Pour sa défense au plan politique, François FILLON applique la maxime chinoise selon laquelle « lorsque le sage désigne la lune, l’idiot regarde le doigt ».

L’argumentation mise en œuvre pour la défense politique de François FILLON sur la question des emplois fictifs et surtout des conflits d’intérêts (honoraires de conseil et costumes offerts pendant l’exercice de ses fonctions d’élu), est une illustration de la maxime chinoise selon laquelle « lorsque le sage désigne la lune, l’idiot regarde le doigt ».

En effet, les citoyens sont incités à regarder le doigt en s’intéressant à l’origine des informations parvenues à la presse plutôt qu’à tenter de voir la lune en analysant les questions soulevées par ces pratiques.

Pourtant, indépendamment de leur éventuelle qualification pénale, elles sont tout à fait critiquables et nuisibles à l’exercice de la démocratie.

Pourquoi être financièrement généreux avec un homme politique sinon parce qu’on en attend quelque chose ; et que peut-on espérer d’autre qu’un traitement de faveur, à un titre ou à un autre ? Indépendamment de la question des paiements en espèces, qui reste à établir, que faut-il penser du fait que 13.000 € aient été « offerts » en février 2017 à François FILLON ? Si ce n’est pas de la corruption, c’est du financement de la vie politique.

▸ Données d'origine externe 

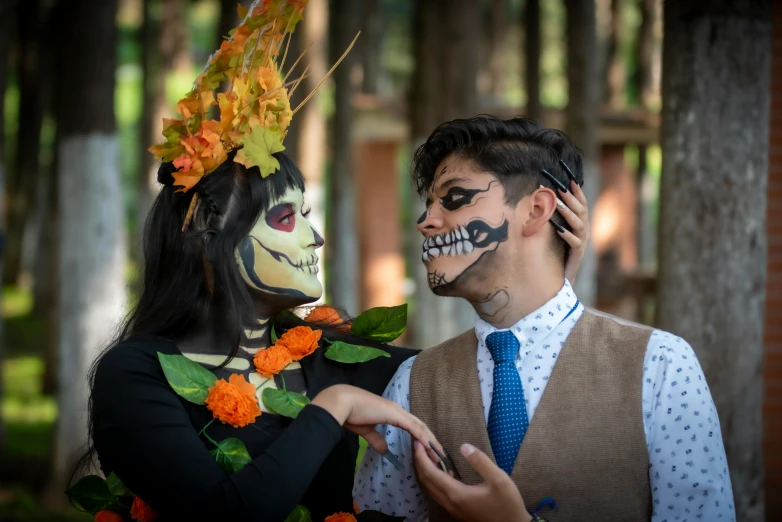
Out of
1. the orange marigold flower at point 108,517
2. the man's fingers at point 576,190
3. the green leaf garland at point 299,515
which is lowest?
the orange marigold flower at point 108,517

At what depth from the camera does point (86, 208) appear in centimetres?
615

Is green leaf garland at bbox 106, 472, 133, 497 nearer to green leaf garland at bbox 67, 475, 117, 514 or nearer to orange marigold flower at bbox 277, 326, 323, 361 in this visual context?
green leaf garland at bbox 67, 475, 117, 514

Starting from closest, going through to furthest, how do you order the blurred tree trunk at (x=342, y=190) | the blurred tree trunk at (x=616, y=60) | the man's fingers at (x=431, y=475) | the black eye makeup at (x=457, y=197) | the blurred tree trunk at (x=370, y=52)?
the man's fingers at (x=431, y=475) → the black eye makeup at (x=457, y=197) → the blurred tree trunk at (x=342, y=190) → the blurred tree trunk at (x=616, y=60) → the blurred tree trunk at (x=370, y=52)

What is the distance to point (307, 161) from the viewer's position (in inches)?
337

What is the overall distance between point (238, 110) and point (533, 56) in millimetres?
5625

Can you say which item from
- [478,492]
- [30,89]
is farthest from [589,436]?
[30,89]

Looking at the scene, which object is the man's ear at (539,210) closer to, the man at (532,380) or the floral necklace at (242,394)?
the man at (532,380)

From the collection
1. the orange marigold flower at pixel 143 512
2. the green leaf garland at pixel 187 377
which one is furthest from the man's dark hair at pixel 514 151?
the orange marigold flower at pixel 143 512

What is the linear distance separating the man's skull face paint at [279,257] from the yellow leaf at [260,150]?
109mm

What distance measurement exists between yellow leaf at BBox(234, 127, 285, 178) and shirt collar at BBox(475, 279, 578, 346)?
786 mm

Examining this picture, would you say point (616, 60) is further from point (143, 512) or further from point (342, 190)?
point (143, 512)

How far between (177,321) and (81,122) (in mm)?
3934

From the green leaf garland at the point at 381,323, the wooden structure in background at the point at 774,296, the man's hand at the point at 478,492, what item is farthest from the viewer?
the wooden structure in background at the point at 774,296

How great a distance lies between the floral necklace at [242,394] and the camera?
2398 mm
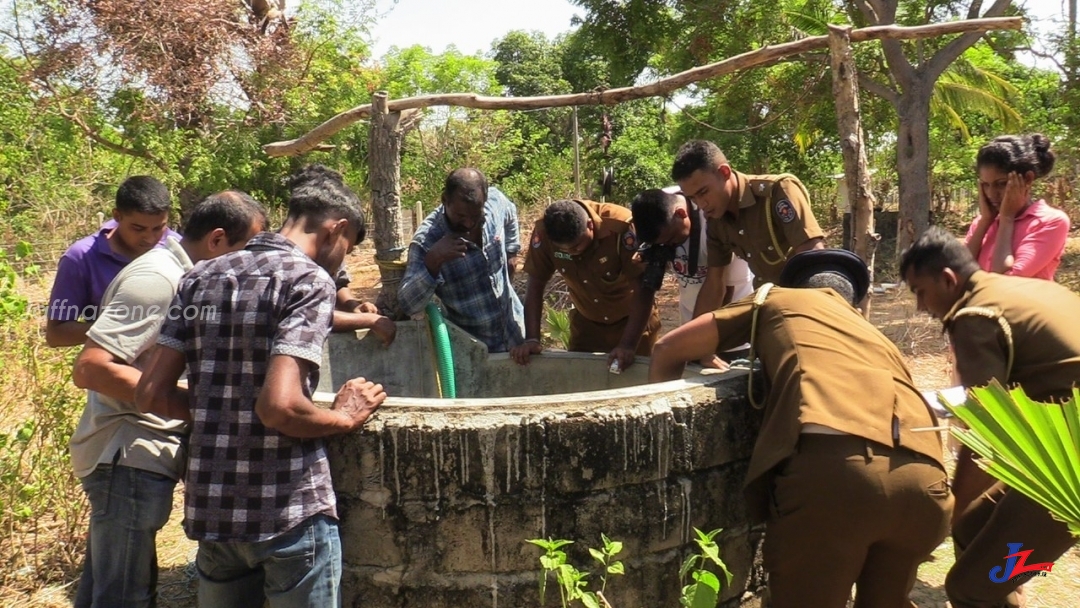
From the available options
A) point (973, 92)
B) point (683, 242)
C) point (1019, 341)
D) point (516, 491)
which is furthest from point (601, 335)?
point (973, 92)

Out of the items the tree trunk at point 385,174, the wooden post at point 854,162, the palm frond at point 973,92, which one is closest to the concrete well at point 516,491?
the tree trunk at point 385,174

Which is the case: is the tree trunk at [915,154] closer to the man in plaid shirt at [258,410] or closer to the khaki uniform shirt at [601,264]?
the khaki uniform shirt at [601,264]

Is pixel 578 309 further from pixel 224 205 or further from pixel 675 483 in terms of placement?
pixel 224 205

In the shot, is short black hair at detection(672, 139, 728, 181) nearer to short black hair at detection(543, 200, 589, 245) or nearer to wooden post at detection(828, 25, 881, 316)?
short black hair at detection(543, 200, 589, 245)

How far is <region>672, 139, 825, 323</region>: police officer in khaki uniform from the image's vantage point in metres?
3.64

Il est impératif de déterminer si cela été fait dans les règles applicables en la matière.

Ces faits démontrent aussi que ceux qui prétendent à des fonctions publiques électives doivent accepter de se soumettre à une transparence bien supérieure à celle qu’on exige du citoyen lambda et cesser de brandir le respect de leur vie privée pour dissimuler des actes relevant en réalité de leur vie publique.